--- Start ---

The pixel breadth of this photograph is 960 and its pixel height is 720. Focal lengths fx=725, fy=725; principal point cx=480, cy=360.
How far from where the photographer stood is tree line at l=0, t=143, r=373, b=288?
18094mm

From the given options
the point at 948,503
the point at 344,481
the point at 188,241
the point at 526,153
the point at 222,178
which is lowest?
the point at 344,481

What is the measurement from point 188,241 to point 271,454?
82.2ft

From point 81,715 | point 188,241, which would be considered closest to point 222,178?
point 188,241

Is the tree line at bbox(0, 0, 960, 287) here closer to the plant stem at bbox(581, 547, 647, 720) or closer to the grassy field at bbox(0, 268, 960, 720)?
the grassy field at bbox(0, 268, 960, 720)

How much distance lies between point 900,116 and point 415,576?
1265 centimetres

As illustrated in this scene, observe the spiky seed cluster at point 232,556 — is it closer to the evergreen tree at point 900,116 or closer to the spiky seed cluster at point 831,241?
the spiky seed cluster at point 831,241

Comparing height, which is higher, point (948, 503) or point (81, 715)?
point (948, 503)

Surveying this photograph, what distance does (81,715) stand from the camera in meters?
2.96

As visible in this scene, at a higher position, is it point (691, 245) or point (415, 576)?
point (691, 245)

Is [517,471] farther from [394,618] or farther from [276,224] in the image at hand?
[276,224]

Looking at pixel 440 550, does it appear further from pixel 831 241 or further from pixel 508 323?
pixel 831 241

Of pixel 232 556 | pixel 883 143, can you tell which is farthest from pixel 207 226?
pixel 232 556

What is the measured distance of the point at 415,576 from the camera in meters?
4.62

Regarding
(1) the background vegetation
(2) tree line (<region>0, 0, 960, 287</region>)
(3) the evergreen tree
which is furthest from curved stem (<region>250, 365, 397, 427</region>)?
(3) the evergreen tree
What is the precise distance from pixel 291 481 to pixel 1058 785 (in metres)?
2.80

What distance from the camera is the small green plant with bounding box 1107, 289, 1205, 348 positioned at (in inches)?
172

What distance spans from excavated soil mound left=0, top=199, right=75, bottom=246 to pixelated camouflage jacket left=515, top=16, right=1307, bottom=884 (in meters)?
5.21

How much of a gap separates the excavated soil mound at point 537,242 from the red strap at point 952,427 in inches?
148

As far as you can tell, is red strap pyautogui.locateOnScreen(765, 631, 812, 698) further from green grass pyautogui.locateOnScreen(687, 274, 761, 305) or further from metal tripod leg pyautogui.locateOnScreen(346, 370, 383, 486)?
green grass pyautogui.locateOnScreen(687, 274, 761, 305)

--- End ---

### Exercise instructions
Set down all of the material above again, word for word, with nothing changed.

### Solution to this problem
The pixel breadth of this photograph is 960 and its pixel height is 720. Focal lengths fx=725, fy=725; principal point cx=480, cy=360.
How far from where the photographer stood is tree line at l=0, t=143, r=373, b=288?
18094mm

From the given options
the point at 948,503
the point at 344,481
the point at 188,241
the point at 526,153
the point at 222,178
which is lowest?
the point at 344,481

What is the measurement from point 188,241 to point 271,454?
82.2ft

From point 81,715 | point 188,241, which would be considered closest to point 222,178?
point 188,241

Is the tree line at bbox(0, 0, 960, 287) here closer to the plant stem at bbox(581, 547, 647, 720) or closer to the grassy field at bbox(0, 268, 960, 720)?
the grassy field at bbox(0, 268, 960, 720)

How much distance lies between point 900,116 and point 415,576?
1265 centimetres

As illustrated in this scene, observe the spiky seed cluster at point 232,556 — is it closer to the evergreen tree at point 900,116 or closer to the spiky seed cluster at point 831,241?
the spiky seed cluster at point 831,241

Comparing height, which is higher, point (948, 503) or point (81, 715)?
point (948, 503)

Surveying this photograph, what distance does (81,715) stand from the camera in meters?
2.96

As visible in this scene, at a higher position, is it point (691, 245) or point (415, 576)?
point (691, 245)

Is [517,471] farther from [394,618] or farther from [276,224] in the image at hand?
[276,224]

Looking at pixel 440 550, does it appear further from pixel 831 241 or further from pixel 508 323?
pixel 831 241

Of pixel 232 556 | pixel 883 143, can you tell which is farthest from pixel 207 226?
pixel 232 556

What is the measured distance of the point at 415,576 from the camera in meters?
4.62

Regarding
(1) the background vegetation
(2) tree line (<region>0, 0, 960, 287</region>)
(3) the evergreen tree
which is furthest from curved stem (<region>250, 365, 397, 427</region>)?
(3) the evergreen tree
What is the precise distance from pixel 291 481 to pixel 1058 785 (in metres)?
2.80

What distance from the camera is the small green plant with bounding box 1107, 289, 1205, 348 positioned at (in inches)?
172

What distance spans from excavated soil mound left=0, top=199, right=75, bottom=246 to pixelated camouflage jacket left=515, top=16, right=1307, bottom=884 (in meters)?
5.21

How much of a gap separates the excavated soil mound at point 537,242 from the red strap at point 952,427 in inches?
148

As far as you can tell, is red strap pyautogui.locateOnScreen(765, 631, 812, 698) further from green grass pyautogui.locateOnScreen(687, 274, 761, 305) or further from metal tripod leg pyautogui.locateOnScreen(346, 370, 383, 486)?
green grass pyautogui.locateOnScreen(687, 274, 761, 305)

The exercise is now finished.